As part of the unit responsible for creating the sounds of British television, Derbyshire’s unusual instincts took her to places no composer had ever ventured before. In her sound work for a documentary called The World About Us, on the Tuareg people of the Sahara, she “used her voice for the sound of the [camels’] hooves,” writes her onetime colleague Brian Hodgson at The Guardian, “cut up into an obbligato rhythm. And she added a thin, high electronic sound using virtually all the filters and oscillators in the workshop.” As Derbyshire recalls it:
My most beautiful sound at the time was a tatty BBC lampshade. It was the wrong colour, but it had a beautiful ringing sound to it. I hit the lampshade, recorded that, faded it up into the ringing part without the percussive start. I… reconstructed the sound of the workshop’s famous 12 oscillators to give it a whooshing sound. So the camels rode off into the sunset with my voice in their hooves and a green lampshade on their backs.
What the color of the lampshade had to do with the sound, only Derbyshire could know for sure. But it clearly had a psychological impact on the way she heard it. “I suppose in a way,” she said, “I was experimenting in psycho-acoustics.”
This was an immersive experience for her, and for everyone who heard the results, no matter whether they could identify what it was they were hearing. Derbyshire’s sound design revolutionized the industry, but we cannot overlook her extracurricular work—experimental sound collages and musical pieces made with several close collaborators, including Hodgson, which sound remarkably ahead of their time.
In 1964, Derbyshire collaborated with poet and dramatist Barry Bermange on The Dreams, a work that showed her, Hodgson writes, “at her elegant best.” The two put together a collage, with people describing their dreams in snippets of cut-up monologues, backed by a pulsing, throbbing, buzzing, humming ominous score. (Listen to “Running” further up.) In 1966, she worked with David Bowie’s favorite performer Anthony Newley on “Moogles Bloogles,” above, which Ubuweb calls “an unreleased perv-pop classic in the 1966 novelty vein.” She was not privy to what the song would become. “I’d written this beautiful innocent tune,” she said, “all sensitive love and innocence, and he made it into a dirty old raincoat song.
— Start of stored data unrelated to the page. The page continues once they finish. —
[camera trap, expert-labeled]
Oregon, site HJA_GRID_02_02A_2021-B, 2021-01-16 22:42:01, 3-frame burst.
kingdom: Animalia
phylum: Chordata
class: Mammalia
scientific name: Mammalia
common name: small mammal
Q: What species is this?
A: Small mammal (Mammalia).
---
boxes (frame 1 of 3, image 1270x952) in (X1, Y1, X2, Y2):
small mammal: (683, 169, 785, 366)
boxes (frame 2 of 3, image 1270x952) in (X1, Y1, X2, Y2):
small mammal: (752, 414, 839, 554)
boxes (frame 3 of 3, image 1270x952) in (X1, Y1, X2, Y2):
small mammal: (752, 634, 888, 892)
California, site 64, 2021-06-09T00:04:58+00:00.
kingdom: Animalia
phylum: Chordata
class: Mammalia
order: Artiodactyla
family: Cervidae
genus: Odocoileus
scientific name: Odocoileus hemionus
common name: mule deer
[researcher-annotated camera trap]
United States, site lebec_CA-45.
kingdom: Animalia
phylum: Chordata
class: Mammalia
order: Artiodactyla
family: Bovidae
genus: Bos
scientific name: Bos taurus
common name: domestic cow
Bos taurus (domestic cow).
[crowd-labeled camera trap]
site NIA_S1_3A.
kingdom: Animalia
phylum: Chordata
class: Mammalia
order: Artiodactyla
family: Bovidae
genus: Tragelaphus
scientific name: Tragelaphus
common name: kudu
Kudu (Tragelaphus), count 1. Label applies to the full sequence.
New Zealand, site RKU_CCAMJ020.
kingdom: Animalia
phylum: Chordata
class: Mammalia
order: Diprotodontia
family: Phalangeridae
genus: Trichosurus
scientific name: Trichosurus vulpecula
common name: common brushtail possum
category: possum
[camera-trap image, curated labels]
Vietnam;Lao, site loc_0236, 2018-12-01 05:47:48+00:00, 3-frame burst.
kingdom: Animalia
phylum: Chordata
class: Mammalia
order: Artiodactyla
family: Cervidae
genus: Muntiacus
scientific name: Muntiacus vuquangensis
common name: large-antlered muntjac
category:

But he was really chuffed!”
In the late sixties, Derbyshire joined Hodgson and bass player David Vorhaus to form White Noise, an experimental electronic pop project whose “Love Without Sound” you can hear at the top of the post (behind scenes from Jean Cocteau’s Orphée.) In 1972, Derbyshire teamed with Hodgson and Don Harper, all “moonlighting from day jobs” at the BBC, for an album called Electrosonic, a “haunting batch of spare electronic tracks.” Just above, hear “Liquid Energy (Bubbling Rhythm)” from that collection.
These tracks represent just a fraction of the Derbyshire music available at Ubuweb’s Delia Derbyshire library, including a compilation of Radiophonic Workshop soundtrack pieces like “Environmental Studies,” above, from 1969, as well as an audio documentary on her work made in 2010. Soon after her early 70s musical experiments, Derbyshire retired from music to work as a radio operator and in an art gallery and bookshop, disgusted with the state of contemporary sound. But in her last few years, she had the pleasure of watching a new generation discover her work. As Hodgson writes in his touching eulogy, “the technology she had left behind was finally catching up to her vision.”